Traditional machine learning (ML) chooses from a collection of algorithms to solve a specific problem. Algorithms that minimizes the prediction error include decision trees, random forest, boosting, K-means clustering, SVM, HMM, Kalman filter, linear regression, Boltzmann mechanic etc. A conceptually different approach is the model-based ML, which uses probabilistic graphical models (GM) for inference and prediction. There are two kinds of GM: Bayes network and dependence network, where the former is represented by a directed acyclic graph (DAG) and the latter by a directed cyclic graph (DCG).
Both DAG and DCG use conditioning to propagate probabilities throughout the network, but with a distinctive difference. In a DAG, all of the propagations move in one direction, from children nodes to parent nodes, whereas DCG allows the propagations to have a feedback circle. Such conditionally specified DCG models offer several advantages over the more conventional joint models and DAG. In recent literature of multiple imputation, the conditional approach has become more popular than the joint approach. Basically, we use the complete data to propose a model for every variable with missing data via regression or logistic regression.
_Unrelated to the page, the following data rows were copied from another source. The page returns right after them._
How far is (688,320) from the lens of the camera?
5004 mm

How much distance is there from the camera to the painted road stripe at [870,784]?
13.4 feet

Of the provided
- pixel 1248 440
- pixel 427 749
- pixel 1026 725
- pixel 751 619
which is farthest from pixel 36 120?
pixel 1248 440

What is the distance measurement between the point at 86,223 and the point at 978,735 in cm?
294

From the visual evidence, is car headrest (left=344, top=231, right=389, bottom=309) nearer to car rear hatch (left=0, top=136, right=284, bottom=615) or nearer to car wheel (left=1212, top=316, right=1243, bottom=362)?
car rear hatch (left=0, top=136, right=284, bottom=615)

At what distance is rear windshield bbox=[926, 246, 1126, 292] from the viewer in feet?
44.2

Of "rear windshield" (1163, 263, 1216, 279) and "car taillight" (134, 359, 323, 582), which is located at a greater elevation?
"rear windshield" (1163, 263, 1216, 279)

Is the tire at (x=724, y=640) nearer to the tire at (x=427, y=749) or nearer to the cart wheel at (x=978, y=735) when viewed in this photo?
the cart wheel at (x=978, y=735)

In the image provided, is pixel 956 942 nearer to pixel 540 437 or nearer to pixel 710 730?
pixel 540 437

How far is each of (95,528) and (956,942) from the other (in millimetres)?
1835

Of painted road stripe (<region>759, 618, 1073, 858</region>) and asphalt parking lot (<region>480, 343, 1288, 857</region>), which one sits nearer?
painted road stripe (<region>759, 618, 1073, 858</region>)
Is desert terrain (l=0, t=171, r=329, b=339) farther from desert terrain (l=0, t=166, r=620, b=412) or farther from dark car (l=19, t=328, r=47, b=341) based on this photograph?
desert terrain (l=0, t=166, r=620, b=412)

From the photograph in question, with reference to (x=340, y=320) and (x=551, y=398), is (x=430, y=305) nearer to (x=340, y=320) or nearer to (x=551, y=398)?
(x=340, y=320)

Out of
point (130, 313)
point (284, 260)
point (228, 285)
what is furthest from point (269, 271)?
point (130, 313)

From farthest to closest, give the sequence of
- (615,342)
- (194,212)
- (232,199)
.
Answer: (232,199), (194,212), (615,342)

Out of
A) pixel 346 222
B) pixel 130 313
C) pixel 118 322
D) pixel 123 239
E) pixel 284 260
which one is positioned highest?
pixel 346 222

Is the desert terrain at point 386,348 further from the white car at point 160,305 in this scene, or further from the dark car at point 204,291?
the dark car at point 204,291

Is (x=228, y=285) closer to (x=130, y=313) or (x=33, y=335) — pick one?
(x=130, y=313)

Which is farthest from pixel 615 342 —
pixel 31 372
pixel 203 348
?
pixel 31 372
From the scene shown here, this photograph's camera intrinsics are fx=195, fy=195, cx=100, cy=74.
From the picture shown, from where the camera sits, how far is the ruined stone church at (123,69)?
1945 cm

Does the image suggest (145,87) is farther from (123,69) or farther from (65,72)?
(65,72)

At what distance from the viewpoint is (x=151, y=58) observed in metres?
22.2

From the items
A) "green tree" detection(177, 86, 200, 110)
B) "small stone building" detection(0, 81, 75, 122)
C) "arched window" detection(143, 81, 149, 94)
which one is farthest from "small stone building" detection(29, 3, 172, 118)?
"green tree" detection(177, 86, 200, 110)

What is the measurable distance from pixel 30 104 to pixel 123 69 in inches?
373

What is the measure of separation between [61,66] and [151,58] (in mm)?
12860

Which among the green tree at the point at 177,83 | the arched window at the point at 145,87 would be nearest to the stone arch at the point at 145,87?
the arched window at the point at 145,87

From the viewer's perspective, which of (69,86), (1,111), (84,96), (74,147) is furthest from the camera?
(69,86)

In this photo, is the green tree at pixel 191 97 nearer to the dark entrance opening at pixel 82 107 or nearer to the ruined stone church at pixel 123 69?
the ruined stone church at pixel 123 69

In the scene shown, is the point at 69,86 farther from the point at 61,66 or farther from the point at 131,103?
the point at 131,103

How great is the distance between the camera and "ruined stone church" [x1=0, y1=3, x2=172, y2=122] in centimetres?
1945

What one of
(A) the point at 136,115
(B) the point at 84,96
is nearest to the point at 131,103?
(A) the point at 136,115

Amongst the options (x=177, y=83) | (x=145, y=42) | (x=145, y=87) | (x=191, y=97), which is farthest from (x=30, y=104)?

Then, use the Gibbs sampling to generate imputations for the missing data. However, it would be restrictive to require that every regression/classification must involve the same set of variables. Feature selection often reduces the set of predictors, thus make the regressions local. A mixture of full and local conditionals is referred to as a partially collapsed Gibbs sampler (PCGS), which was invented to achieve faster convergence via reduced conditioning. However, we show that its implementation requires choosing a correct scan order. Using an invalid scan order will bring about an incorrect transition kernel, which leads to the wrong stationary distribution. We prove a necessary and sufficient condition for PCGS to correctly sample the joint distribution. We propose an algorithm that identifies all of the valid scan orders for a given DCG model. We will use several examples to illustrate the faster convergence of a PCGS, and the difficulty of verifying convergence of MCMC visually. In addition, our method offers a new compatibility check for conditionals of different localities.
Key words: computational problem in statistics; dependence network; faster convergence; Markov chain Monte Carlo; Model-based machine learning; partially collapsed Gibbs sampler.